Monday, April 8, 2019

“Hard, wind-scraped Wyoming”



Review of Ron Franscell’s Alice & Gerald: A Homicidal Love Story
by Robert A. Waters

Dreams come to Wyoming to die.  At least, that’s what happened to Claire Martin when her daughter, Virginia, and grandsons, Richard, 11, and Reagan, 10, vanished.  The trio had scheduled a bird hunting trip with Virginia’s former husband, Gerald Uden, but he claimed they never showed up.  A month later, Claire’s car, which Virginia had driven to the meeting, was found hidden in a ravine part-way down a cliff. 

From that day, Claire Martin’s heart died.

For decades, Claire fought with local and state authorities, urging them to search harder for her missing family.  And for decades, she longed to see Gerald arrested.  It didn’t happen during her lifetime.  Before her death at 90, Claire wrote a touching letter to her grandchildren (in case they ever returned home), expressing her love for them and their mother. 

Finally, in 2013, thirty-nine years after the disappearance and years after Claire’s death, Gerald Uden confessed to the murders.  Even though his wife, Alice, was suspected of being an accomplice, he refused to implicate her.  For his heartless, brutal crime, Gerald received a life sentence.

Alice, convicted of murdering one of her former husbands and dumping his body in an abandoned gold mine, was also sentenced to life in prison.

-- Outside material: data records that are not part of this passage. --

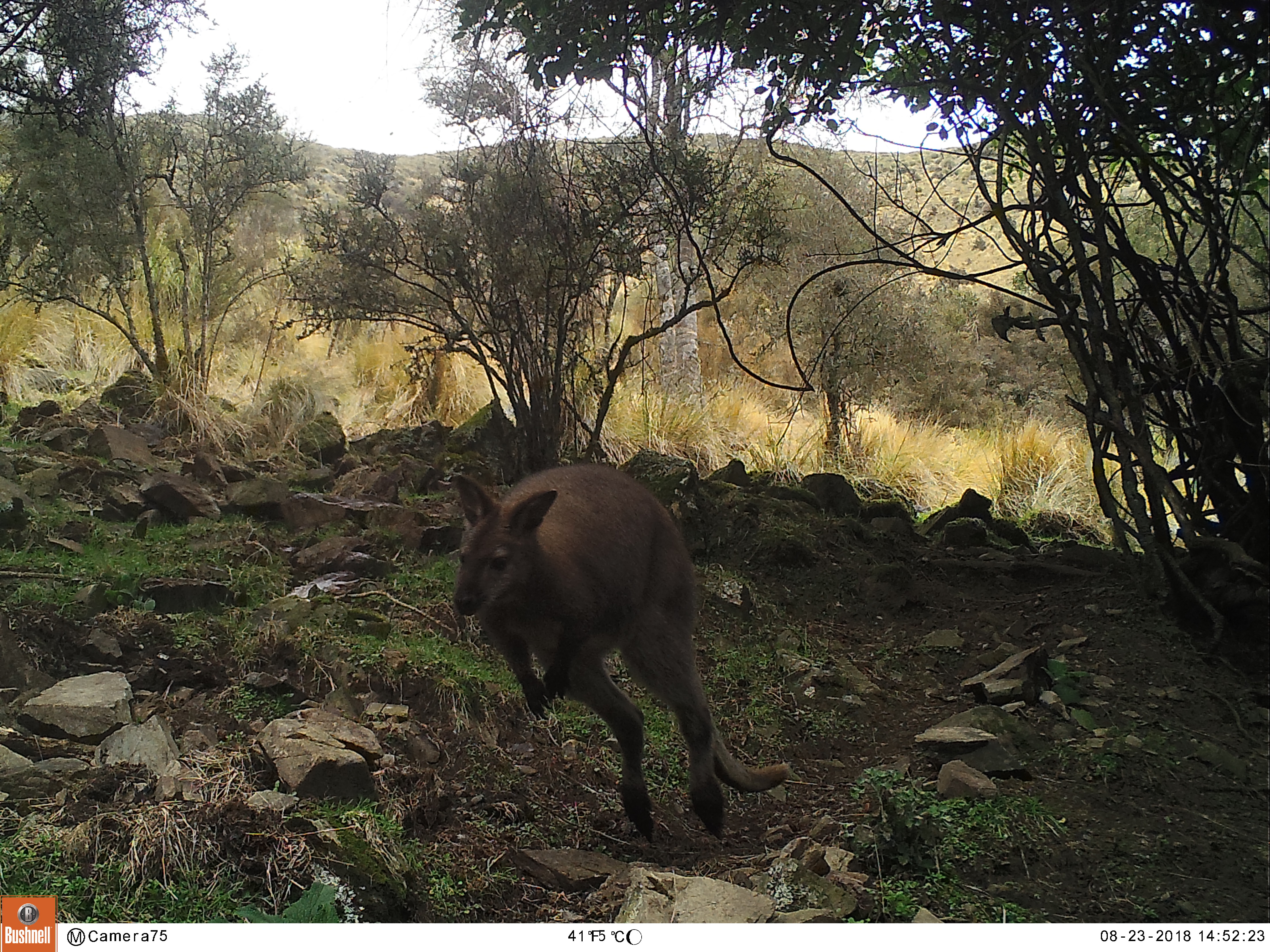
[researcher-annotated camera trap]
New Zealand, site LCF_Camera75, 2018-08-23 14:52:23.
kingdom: Animalia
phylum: Chordata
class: Mammalia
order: Diprotodontia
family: Macropodidae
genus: Notamacropus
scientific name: Notamacropus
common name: wallaby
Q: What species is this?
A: Wallaby (Notamacropus).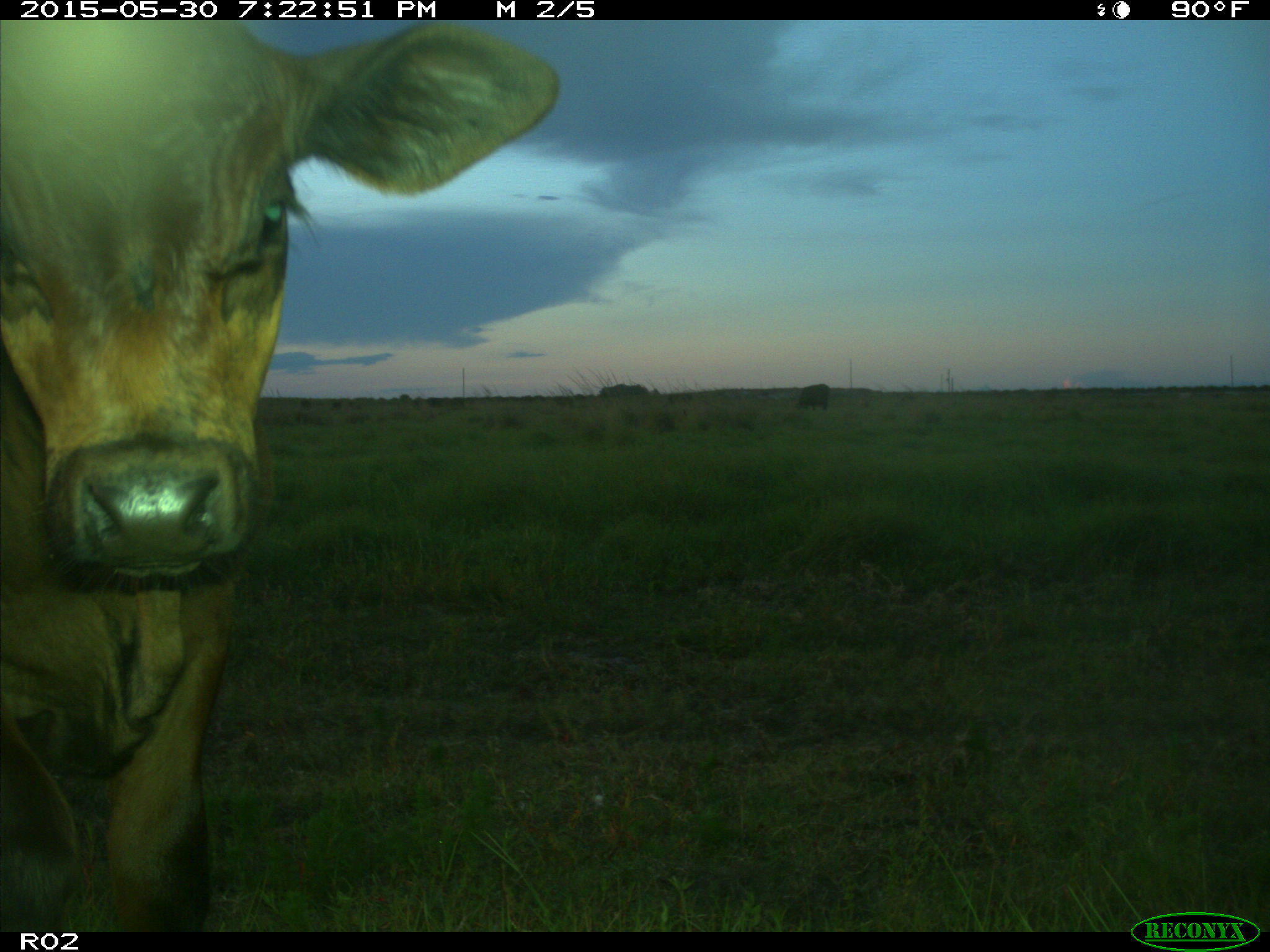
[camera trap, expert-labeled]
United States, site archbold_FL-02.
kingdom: Animalia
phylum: Chordata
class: Mammalia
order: Artiodactyla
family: Bovidae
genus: Bos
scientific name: Bos taurus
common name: domestic cow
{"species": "Bos taurus (domestic cow)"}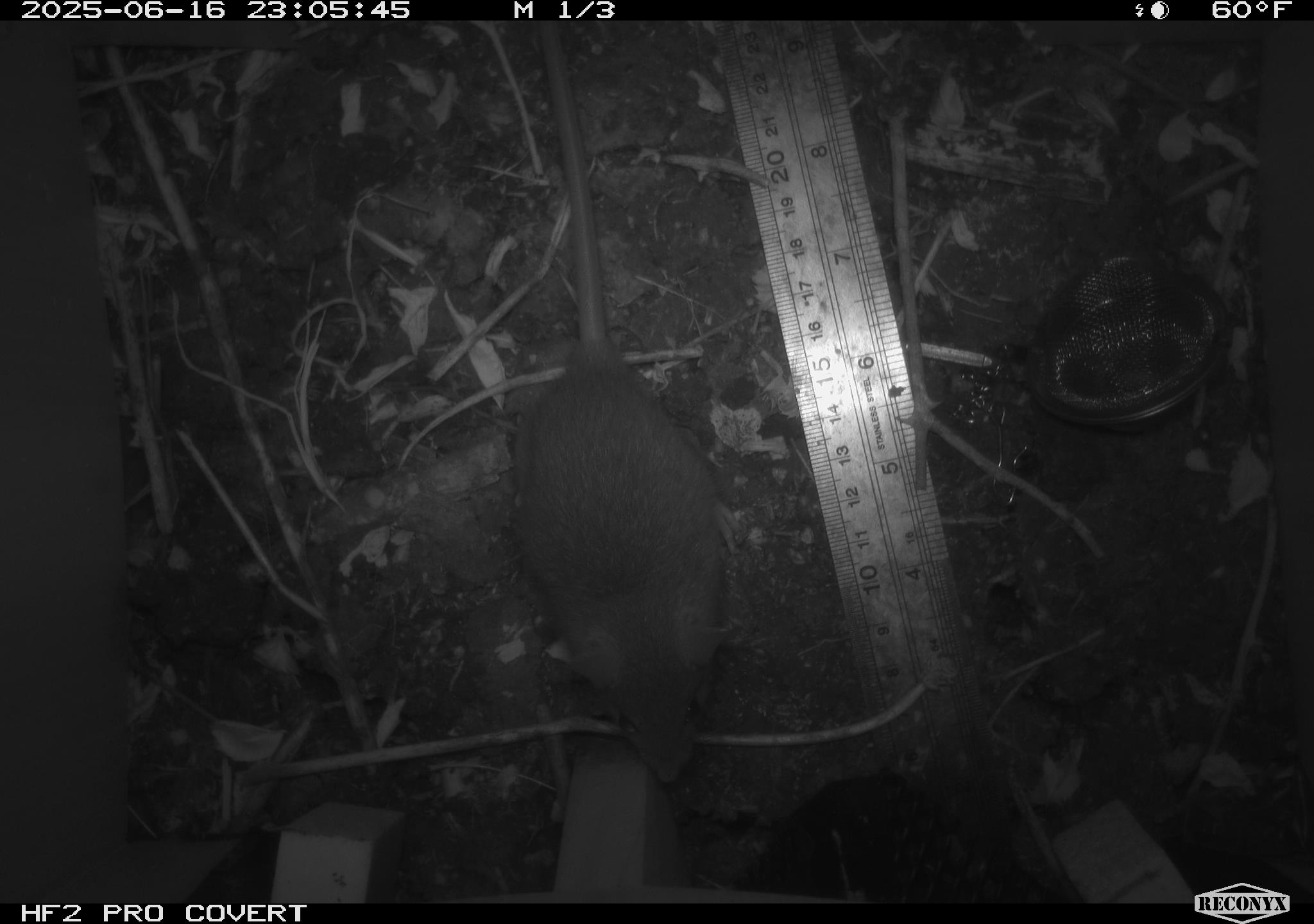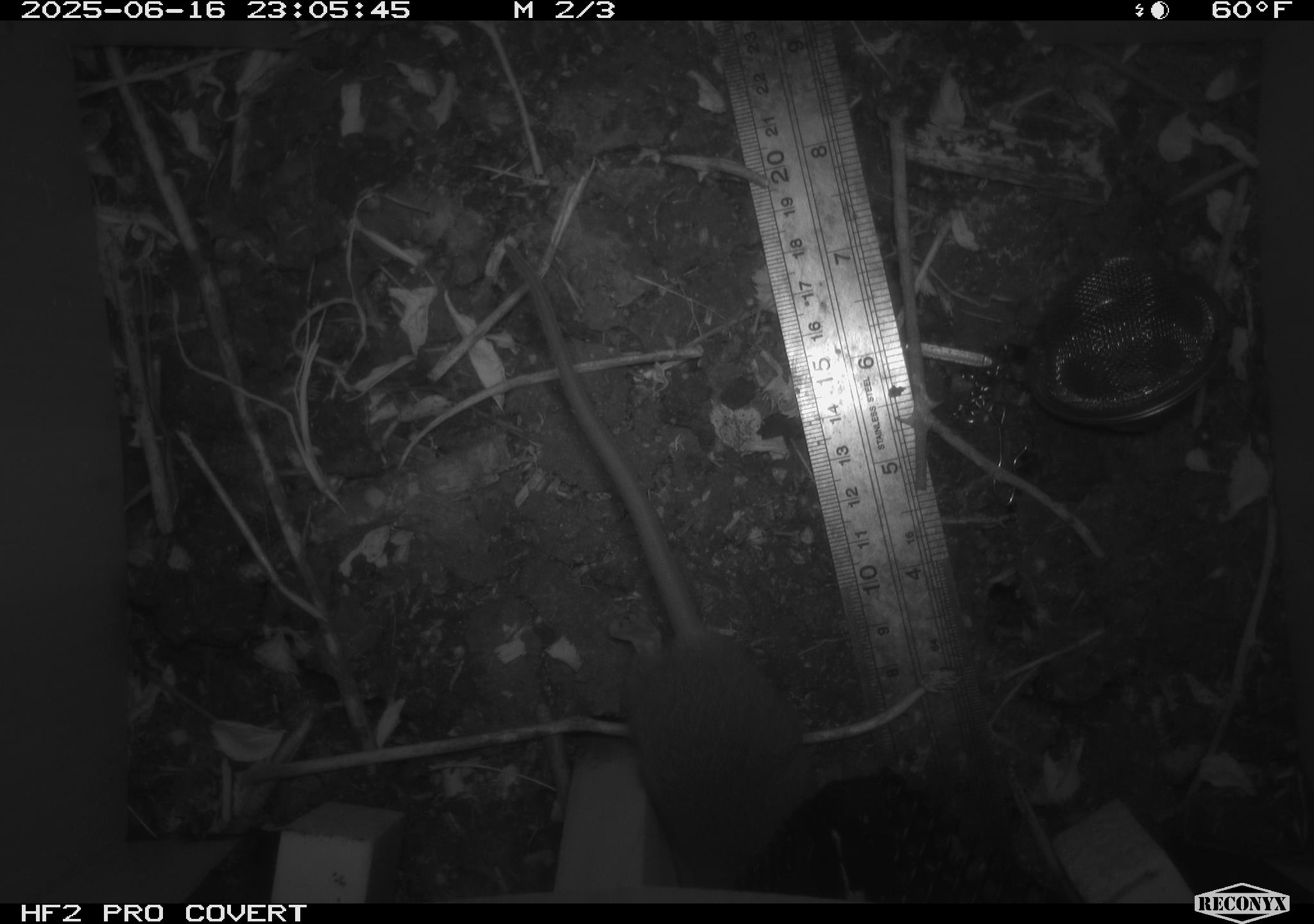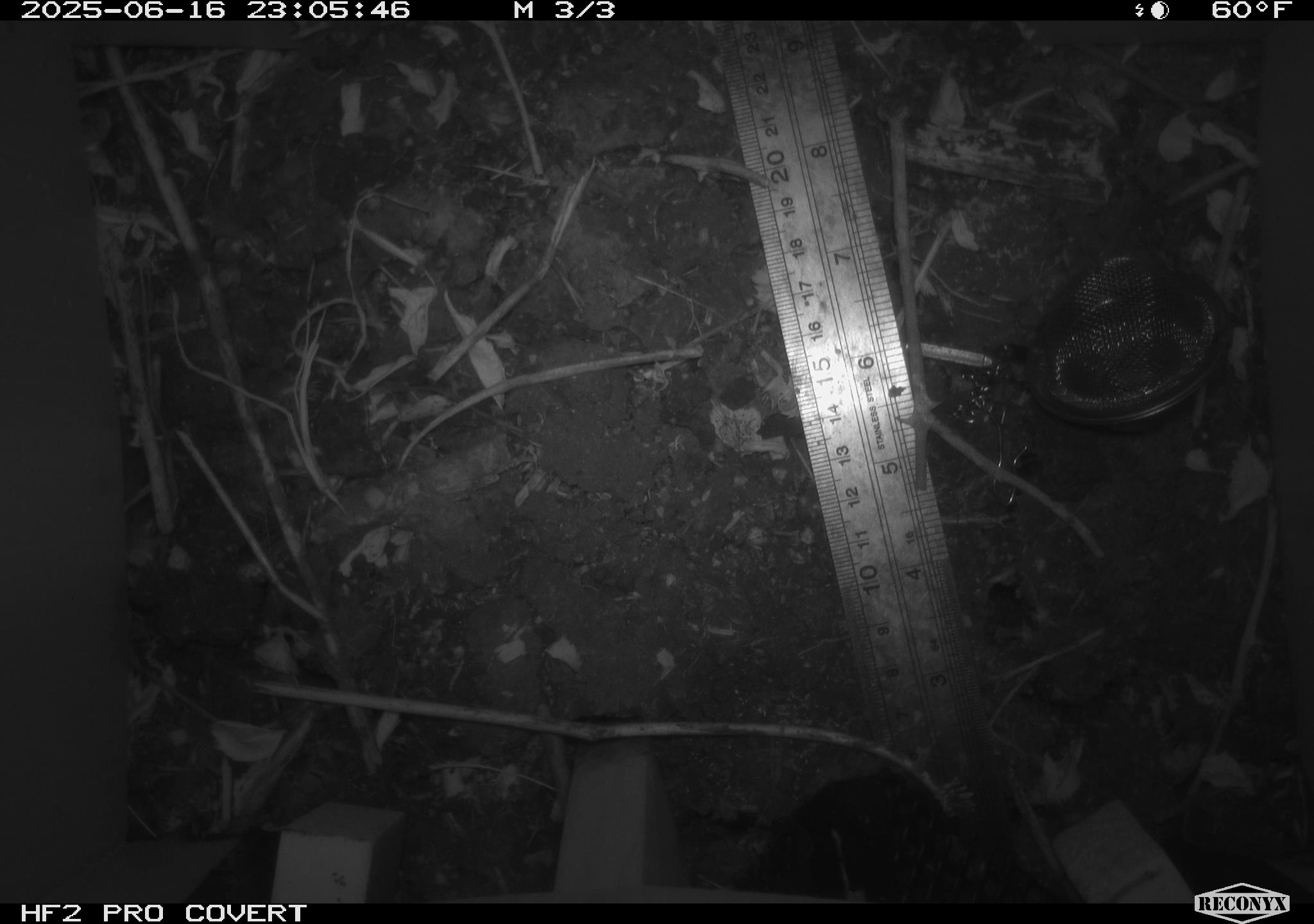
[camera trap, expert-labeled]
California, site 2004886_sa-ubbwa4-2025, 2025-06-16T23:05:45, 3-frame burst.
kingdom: Animalia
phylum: Chordata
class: Mammalia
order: Rodentia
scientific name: Rodentia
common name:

Ron Franscell is among the elite in true crime writing.  In addition to a gripping story with many bizarre twists, Alice & Gerald is a story of place, of lonesome highways and long-gone memories.

Ron told me that “in Alice & Gerald, place plays kind of a conspiratorial role.  It is, in my mind, a distinct character that aids and abets evil by giving these bad guys a place to hide their behavior and their victims.  So I wanted to bring Wyoming to vivid life, as I might for any pivotal human character.

“Wyoming is my heart-earth.  In summers I worked construction and in the oilfields with the kinds of people in the kinds of places I describe.  I know the landscape and the mindscape intimately.  It’s not only a metaphor for challenge and loneliness, but it’s also as mythic as the West’s history and as real as a rattlesnake.

“Out here, the landscape shapes us as much as we shape it.  No Manhattanite who thinks Cleveland is rural understands the endless emptiness that starts at the end of every Wyoming town’s main street…”

Ron Franscell was an Edgar Award finalist last year.  This year, Alice & Gerald should win the grand prize.